→ WHAT TO PRODUCE
Search the material below for the string "fill" and extract each line that has it.

→ RECORDS FOR THIS EXERCISE
►

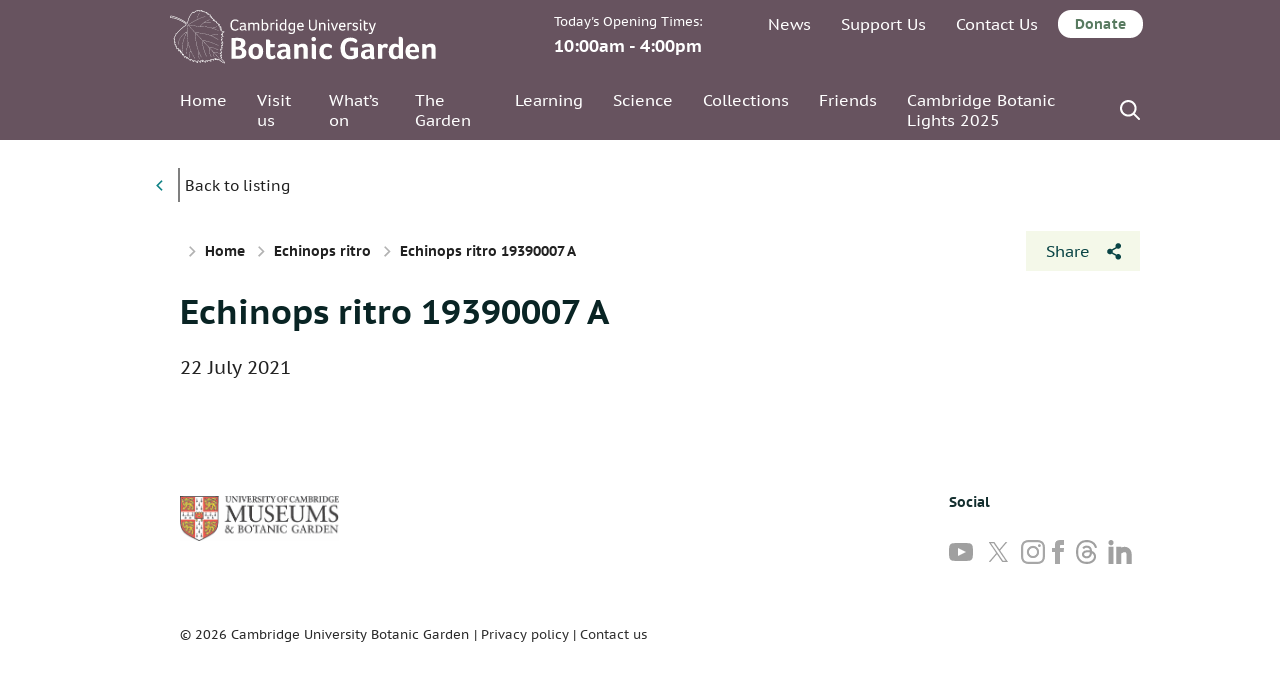

--- FILE ---
content_type: image/svg+xml
request_url: https://www.botanic.cam.ac.uk/wp-content/themes/cambridge-botanic-garden/dist/images/search-icon-white-20-20.svg
body_size: 1870
content:
<?xml version="1.0" encoding="UTF-8"?>
<svg width="17px" height="17px" viewBox="0 0 17 17" version="1.1" xmlns="http://www.w3.org/2000/svg" xmlns:xlink="http://www.w3.org/1999/xlink">
    <!-- Generator: Sketch 47.1 (45422) - http://www.bohemiancoding.com/sketch -->
    <title>noun_993066</title>
    <desc>Created with Sketch.</desc>
    <defs></defs>
    <g id="Symbols" stroke="none" stroke-width="1" fill="none" fill-rule="evenodd">
        <g id="nav/topbar-L" transform="translate(-1222.000000, -87.000000)" fill-rule="nonzero" fill="#FFFFFF">
            <g id="noun_993066" transform="translate(1222.000000, 87.000000)">
                <path d="M16.7401162,15.485463 L12.6342845,11.3796574 C14.7810287,8.61333564 14.5869844,4.60610523 12.0478357,2.06714531 C10.7147309,0.734048927 8.9424369,0 7.05741077,0 C5.172212,0 3.399918,0.734048927 2.06715843,2.06697267 C0.734053586,3.39989642 0,5.17217918 0,7.05736598 C0,8.94255278 0.734053586,10.7150082 2.06698579,12.0479319 C3.40009063,13.3808557 5.172212,14.1150772 7.05741077,14.1150772 C8.64342918,14.1150772 10.1483081,13.5935434 11.3802475,12.6348948 L15.4855613,16.7403552 C15.6585438,16.9135093 15.8857344,17 16.1129251,17 C16.3397704,17 16.566961,16.9135093 16.7402888,16.7403552 C17.0865992,16.3937018 17.0865992,15.8319438 16.7401162,15.485463 Z M3.32154069,10.7930397 C2.32387002,9.79520275 1.77402038,8.4684939 1.77402038,7.05753861 C1.77402038,5.64623806 2.32387002,4.31970185 3.32188596,3.32169224 C4.31955663,2.32385527 5.64610125,1.77435439 7.05741077,1.77435439 C8.46837501,1.77435439 9.79526491,2.32385527 10.7932809,3.32169224 C12.8531885,5.38124156 12.8531885,8.73297249 10.7932809,10.7928671 C9.79543755,11.7908767 8.46837501,12.3405502 7.05741077,12.3405502 C5.64610125,12.3405502 4.31955663,11.7908767 3.32154069,10.7930397 Z" id="Shape"></path>
            </g>
        </g>
    </g>
</svg>

--- FILE ---
content_type: image/svg+xml
request_url: https://www.botanic.cam.ac.uk/wp-content/themes/cambridge-botanic-garden/dist/images/submit-arrow-white-17-15.svg
body_size: 1536
content:
<?xml version="1.0" encoding="UTF-8"?>
<svg width="17px" height="15px" viewBox="0 0 17 15" version="1.1" xmlns="http://www.w3.org/2000/svg" xmlns:xlink="http://www.w3.org/1999/xlink">
    <!-- Generator: Sketch 47.1 (45422) - http://www.bohemiancoding.com/sketch -->
    <title>Shape</title>
    <desc>Created with Sketch.</desc>
    <defs></defs>
    <g id="Symbols" stroke="none" stroke-width="1" fill="none" fill-rule="evenodd">
        <g id="Search" transform="translate(-821.000000, -48.000000)" fill-rule="nonzero" fill="#FFFFFF">
            <g id="Search-Copy">
                <g id="Search-pane-" transform="translate(40.000000, 30.000000)">
                    <g id="CTA" transform="translate(760.000000, 0.000000)">
                        <path d="M31.4918378,32.4807622 L37.8120063,25.803154 C38.0626646,25.5383197 38.0626646,25.1221515 37.8120063,24.8762339 L31.4918378,18.1986257 C31.2411796,17.9337914 30.847288,17.9337914 30.614534,18.1986257 L29.9341759,18.9174617 C29.6835176,19.1822961 29.6835176,19.5984643 29.9341759,19.8443819 L33.9984202,24.1384811 L21.6266456,24.1384811 C21.2864666,24.1384811 21,24.4411489 21,24.8005669 L21,25.803154 C21,26.162572 21.2864666,26.4652398 21.6266456,26.4652398 L34.087941,26.4652398 L29.9341759,30.8539228 C29.6835176,31.1187571 29.6835176,31.5349253 29.9341759,31.7808429 L30.614534,32.4996789 C30.8651922,32.7455965 31.2590837,32.7455965 31.4918378,32.4807622 Z" id="Shape"></path>
                    </g>
                </g>
            </g>
        </g>
    </g>
</svg>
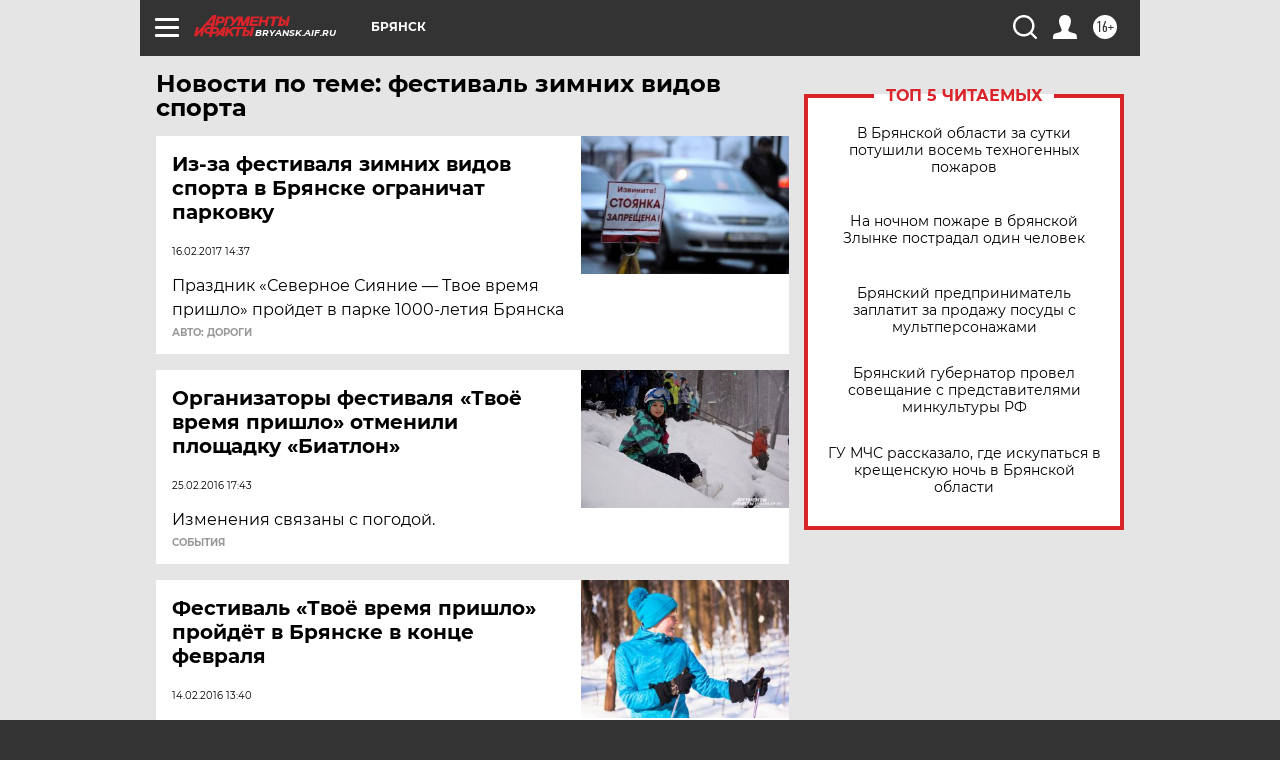

--- FILE ---
content_type: text/html
request_url: https://tns-counter.ru/nc01a**R%3Eundefined*aif_ru/ru/UTF-8/tmsec=aif_ru/898369442***
body_size: -73
content:
38876F06696BD76AX1768675178:38876F06696BD76AX1768675178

◄

→ ANSWER SPACE
    <g id="Symbols" stroke="none" stroke-width="1" fill="none" fill-rule="evenodd">
        <g id="nav/topbar-L" transform="translate(-1222.000000, -87.000000)" fill-rule="nonzero" fill="#FFFFFF">
    <g id="Symbols" stroke="none" stroke-width="1" fill="none" fill-rule="evenodd">
        <g id="Search" transform="translate(-821.000000, -48.000000)" fill-rule="nonzero" fill="#FFFFFF">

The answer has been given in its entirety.